> **Document excerpt**:
Driver Accused of Causing GWB Car Accident Facing Assault Charges, Among Others
A man accused of causing a car accident and subsequently assaulting a Port Authority police officer, is now facing charges for aggravated assault on a police officer, assault by auto, resisting arrest, and leaving the scene of an accident resulting in bodily injury.
According to Joe Pentangelo, a spokesperson for the Port Authority Police Department, 56-year-old Princeton resident Scott Parsons was arrested on the George Washington Bridge on Sunday, August 24th after allegedly causing an accident at approximately 3:30 p.m.
Parsons, who was driving a pickup truck at the time, reportedly crashed into a Chrysler containing two young girls before exiting his vehicle, climbing atop the other car, and kicking it. The cause of the incident remains unknown; however, law enforcement officials say that Parsons was extremely agitated when they arrived on the scene. In fact, he also is accused of attempting to climb over the barrier and assaulting one of the arresting officers, kicking and biting him while resisting his arrest.
Although no serious injuries occurred as a result of the accident and the alleged incident that followed, Parsons, the officer, and the two girls who were passengers in the Chrysler received medical treatment. Parsons is now charged with a number of significant criminal offenses, with multiple felony-level charges against him.
Under N.J.S.A. 2C:12-1b, aggravated assault offenses can be classified as second, third, or fourth degree crimes, depending on the degree of injury sustained by the alleged victim, the identity of said victim, and the presence of a weapon during the commission of the alleged offense. Notably, what would typically constitute a simple assault charge, which is considered a lesser offense in New Jersey and involves less severe penalties, can be elevated to aggravated assault when the alleged victim is a law enforcement officer.
Charges for assault by auto (vehicular assault), the details of which are provided in N.J.S.A. 2C:12-1(c), are also indictable felonies under New Jersey law. The degree of these charges are contingent upon the details of the alleged events, including the intent of the driver charged with causing the collision, the nature of the injuries sustained by the victim, and if the driver was intoxicated, driving recklessly, or attempting to elude police before the alleged incident occurred.

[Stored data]

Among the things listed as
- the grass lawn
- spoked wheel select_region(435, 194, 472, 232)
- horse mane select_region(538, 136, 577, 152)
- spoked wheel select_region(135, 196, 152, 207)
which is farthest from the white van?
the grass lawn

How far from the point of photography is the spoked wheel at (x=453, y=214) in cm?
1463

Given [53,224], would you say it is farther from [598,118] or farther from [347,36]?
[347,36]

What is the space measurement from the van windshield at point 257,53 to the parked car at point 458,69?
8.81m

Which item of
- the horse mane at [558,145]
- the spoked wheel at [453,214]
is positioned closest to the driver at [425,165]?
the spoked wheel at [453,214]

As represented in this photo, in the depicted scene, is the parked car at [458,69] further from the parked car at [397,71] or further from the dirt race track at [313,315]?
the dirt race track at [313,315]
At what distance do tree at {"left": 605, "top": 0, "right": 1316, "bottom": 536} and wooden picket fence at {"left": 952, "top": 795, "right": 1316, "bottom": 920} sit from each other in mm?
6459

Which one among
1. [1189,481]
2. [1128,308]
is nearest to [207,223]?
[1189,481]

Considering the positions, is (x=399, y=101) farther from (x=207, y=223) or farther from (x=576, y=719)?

> **Assignment 1**: Duplicate the passage of the news article about the George Washington Bridge accident, starting with "Parsons, who was" and going on through "charges against him.".
> **Assignment 2**: In the news article about the George Washington Bridge accident, rewrite the paragraph that begins "Parsons, who was driving a pickup truck" as a short list of its main facts.
The rows above are separate material and are not part of the news article.

> **Answer space 1**:
Parsons, who was driving a pickup truck at the time, reportedly crashed into a Chrysler containing two young girls before exiting his vehicle, climbing atop the other car, and kicking it. The cause of the incident remains unknown; however, law enforcement officials say that Parsons was extremely agitated when they arrived on the scene. In fact, he also is accused of attempting to climb over the barrier and assaulting one of the arresting officers, kicking and biting him while resisting his arrest.
Although no serious injuries occurred as a result of the accident and the alleged incident that followed, Parsons, the officer, and the two girls who were passengers in the Chrysler received medical treatment. Parsons is now charged with a number of significant criminal offenses, with multiple felony-level charges against him.

> **Answer space 2**:
- Parsons was driving a pickup truck and reportedly crashed into a Chrysler carrying two young girls.
- He then got out, climbed on top of the other car and kicked it.
- The cause of the incident is still unknown.
- Officers say he was extremely agitated when they arrived.
- He is also accused of trying to climb over the barrier.
- He is accused of kicking and biting one of the arresting officers while resisting arrest.